Robustness of the thermal Hall effect close to half-quantization in a field-induced spin liquid state

Abstract

Thermal signatures of fractionalized excitations are a fingerprint of quantum spin liquids (QSLs). In the Jeff=1/2 honeycomb magnet α-RuCl3, a QSL state emerges upon applying an in-plane magnetic field H|| greater than the critical field HC2 ≈ 7 T along the a-axis, where the thermal Hall conductivity (kXY/T) was reported to take on the half-quantized value kHQ/T. This finding was discussed as a signature of an emergent Majorana edge mode predicted for the Kitaev QSL. The H||- and T-range of the half-quantized signal and its relevance to a Majorana edge mode are, however, still under debate.

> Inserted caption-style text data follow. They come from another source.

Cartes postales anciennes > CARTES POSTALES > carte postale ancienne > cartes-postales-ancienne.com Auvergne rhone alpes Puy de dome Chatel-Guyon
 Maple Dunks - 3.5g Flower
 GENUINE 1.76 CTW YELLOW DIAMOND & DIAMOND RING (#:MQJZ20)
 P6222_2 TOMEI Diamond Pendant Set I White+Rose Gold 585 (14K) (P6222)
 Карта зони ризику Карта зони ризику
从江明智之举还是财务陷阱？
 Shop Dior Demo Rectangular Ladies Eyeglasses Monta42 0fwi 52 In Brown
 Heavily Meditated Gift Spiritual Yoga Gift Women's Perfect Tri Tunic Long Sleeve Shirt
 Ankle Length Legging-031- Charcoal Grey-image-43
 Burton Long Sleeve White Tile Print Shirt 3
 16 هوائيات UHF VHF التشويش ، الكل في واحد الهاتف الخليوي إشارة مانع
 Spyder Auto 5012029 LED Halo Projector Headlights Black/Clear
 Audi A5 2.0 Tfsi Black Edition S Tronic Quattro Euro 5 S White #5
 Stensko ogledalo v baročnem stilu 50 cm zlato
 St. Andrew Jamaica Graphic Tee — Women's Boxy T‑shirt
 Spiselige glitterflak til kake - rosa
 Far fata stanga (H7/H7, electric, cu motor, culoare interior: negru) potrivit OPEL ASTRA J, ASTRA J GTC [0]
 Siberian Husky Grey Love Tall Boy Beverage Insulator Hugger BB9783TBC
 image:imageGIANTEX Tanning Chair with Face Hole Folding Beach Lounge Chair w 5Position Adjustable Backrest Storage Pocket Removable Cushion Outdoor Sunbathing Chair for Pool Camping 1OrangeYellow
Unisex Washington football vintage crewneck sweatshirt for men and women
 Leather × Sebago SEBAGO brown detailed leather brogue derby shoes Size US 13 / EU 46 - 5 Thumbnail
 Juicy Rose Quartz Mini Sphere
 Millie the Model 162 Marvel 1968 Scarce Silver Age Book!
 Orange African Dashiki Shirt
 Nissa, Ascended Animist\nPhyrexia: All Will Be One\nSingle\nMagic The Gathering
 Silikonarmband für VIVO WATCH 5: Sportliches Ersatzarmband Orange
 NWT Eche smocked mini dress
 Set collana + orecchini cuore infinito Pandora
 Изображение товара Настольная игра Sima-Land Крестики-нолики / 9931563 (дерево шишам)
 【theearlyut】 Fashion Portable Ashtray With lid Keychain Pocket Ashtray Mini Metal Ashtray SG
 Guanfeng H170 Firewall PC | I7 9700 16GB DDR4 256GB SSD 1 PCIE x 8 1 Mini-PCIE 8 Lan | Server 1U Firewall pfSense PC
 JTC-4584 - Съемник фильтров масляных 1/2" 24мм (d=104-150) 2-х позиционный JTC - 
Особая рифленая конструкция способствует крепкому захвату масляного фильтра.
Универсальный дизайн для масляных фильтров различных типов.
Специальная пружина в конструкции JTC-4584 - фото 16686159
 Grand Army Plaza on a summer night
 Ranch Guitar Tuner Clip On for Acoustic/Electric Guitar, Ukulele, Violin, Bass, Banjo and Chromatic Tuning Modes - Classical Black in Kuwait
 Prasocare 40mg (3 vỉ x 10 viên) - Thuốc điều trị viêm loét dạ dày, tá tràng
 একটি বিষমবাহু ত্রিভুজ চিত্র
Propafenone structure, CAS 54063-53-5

Here we present a comprehensive study of kXY/T in α-RuCl3 with H|| up to 13 T and T down to 250 mK, which reveals the presence of an extended region of the phase diagram with kXY/T ≈ kHQ/T above HC2, in particular across a plateau-like plane for H|| > 10 T and T < 6.5 K. From 7 T up to 10 T, kXY/T is suppressed to zero upon cooling to lowest temperature without any plateau-like behavior and exhibits correlations with complex anomalies in the longitudinal thermal conductivity (kXX) and magnetization around 10 T. The results are in support of a topological state with a half-quantized kXY/T and suggest an interplay with crossovers or weak phase transitions beyond HC2 in RuCl3.